Items stored from a collection:
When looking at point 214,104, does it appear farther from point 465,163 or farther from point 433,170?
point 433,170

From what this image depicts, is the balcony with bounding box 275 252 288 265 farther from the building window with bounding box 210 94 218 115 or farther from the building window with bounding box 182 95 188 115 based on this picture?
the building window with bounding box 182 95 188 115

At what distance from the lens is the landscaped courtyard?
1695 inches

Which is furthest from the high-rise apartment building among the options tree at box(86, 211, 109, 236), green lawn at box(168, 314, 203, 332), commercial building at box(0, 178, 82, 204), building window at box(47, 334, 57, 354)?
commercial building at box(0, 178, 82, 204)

> [Set exercise]: Copy every item above, with its answer, word for word and in the same order.

> [Response to the task]:
When looking at point 214,104, does it appear farther from point 465,163 or farther from point 433,170?
point 433,170

From what this image depicts, is the balcony with bounding box 275 252 288 265 farther from the building window with bounding box 210 94 218 115 or farther from the building window with bounding box 182 95 188 115 based on this picture?
the building window with bounding box 182 95 188 115

At what distance from the lens is the landscaped courtyard?
1695 inches

Which is furthest from the high-rise apartment building among the options tree at box(86, 211, 109, 236), green lawn at box(168, 314, 203, 332), commercial building at box(0, 178, 82, 204), building window at box(47, 334, 57, 354)?
commercial building at box(0, 178, 82, 204)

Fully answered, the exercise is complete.